Bloom syndrome (congenital telangiectatic erythema) is caused by a mutation in both alleles of the gene designated BLM, traced to band 15q26.1. [2, 3, 4, 5]  (see the image below). BLM encodes 1417 amino acids that code for a protein in the nuclear matrix of growing cells, which is a member of the RecQ family of helicases. This protein plays a pivotal role in DNA recombination and repair. BML mutations thus result in defects in DNA repair and genomic instability in the somatic cells, predisposing the patients to cancer development. [6]
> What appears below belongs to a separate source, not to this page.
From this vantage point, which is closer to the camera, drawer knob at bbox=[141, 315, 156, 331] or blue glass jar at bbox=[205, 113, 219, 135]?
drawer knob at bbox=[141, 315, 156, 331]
Crystal structure of the Bloom syndrome helicase B Crystal structure of the Bloom syndrome helicase BLM in complex with DNA (PDB ID: 4CGZ). Courtesy of Arthur Zalevsky (own work), via Wikimedia Commons.

The BLM mutations can be found in compound heterozygous forms, homozygous forms, or as single gene mutation forms.
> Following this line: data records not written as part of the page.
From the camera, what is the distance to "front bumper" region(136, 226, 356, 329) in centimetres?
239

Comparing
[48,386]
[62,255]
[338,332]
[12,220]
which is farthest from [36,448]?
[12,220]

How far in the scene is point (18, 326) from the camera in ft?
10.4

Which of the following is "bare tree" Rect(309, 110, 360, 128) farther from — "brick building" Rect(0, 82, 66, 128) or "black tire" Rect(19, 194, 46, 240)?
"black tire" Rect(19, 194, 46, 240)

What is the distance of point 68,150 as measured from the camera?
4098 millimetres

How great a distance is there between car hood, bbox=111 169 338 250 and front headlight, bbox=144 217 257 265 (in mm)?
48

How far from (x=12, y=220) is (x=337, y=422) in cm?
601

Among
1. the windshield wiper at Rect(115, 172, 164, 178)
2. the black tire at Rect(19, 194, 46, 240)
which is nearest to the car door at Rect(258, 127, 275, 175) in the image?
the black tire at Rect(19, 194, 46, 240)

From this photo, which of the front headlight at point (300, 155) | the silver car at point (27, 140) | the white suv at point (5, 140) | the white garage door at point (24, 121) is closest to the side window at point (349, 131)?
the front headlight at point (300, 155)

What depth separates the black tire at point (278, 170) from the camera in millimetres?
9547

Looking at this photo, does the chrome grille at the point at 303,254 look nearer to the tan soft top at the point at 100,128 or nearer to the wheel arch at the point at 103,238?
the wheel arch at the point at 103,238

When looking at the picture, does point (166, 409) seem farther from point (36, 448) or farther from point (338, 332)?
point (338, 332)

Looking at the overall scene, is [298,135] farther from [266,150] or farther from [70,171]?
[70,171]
There is a 10-fold increase in the sister chromatid exchanges, [7] in addition to the presence of chromatid gaps, breaks, and gross structural rearrangements. [7, 8]  Sister chromatid exchanges are considered a sensitive indicator for cell genome instability, as they are thought to be the outcome of DNA double-strand breaks resulting from homologous recombination repair. [9]

Over 60 mutations of the BLM gene have been found in Bloom syndrome. The most common mutation is the deletion of 6 nucleotides at position 2281 and their replacement with 7 others, which occurs most commonly in Ashkenazi Jews. [10]

In 1989, Nicotera et al suggested that the major biochemical defect in persons with Bloom syndrome is chronic overproduction of the superoxide radical anion. They thought that inefficient removal of peroxide might be responsible for the high rates of sister chromatid exchange and chromosomal damage in Bloom syndrome cells. [11]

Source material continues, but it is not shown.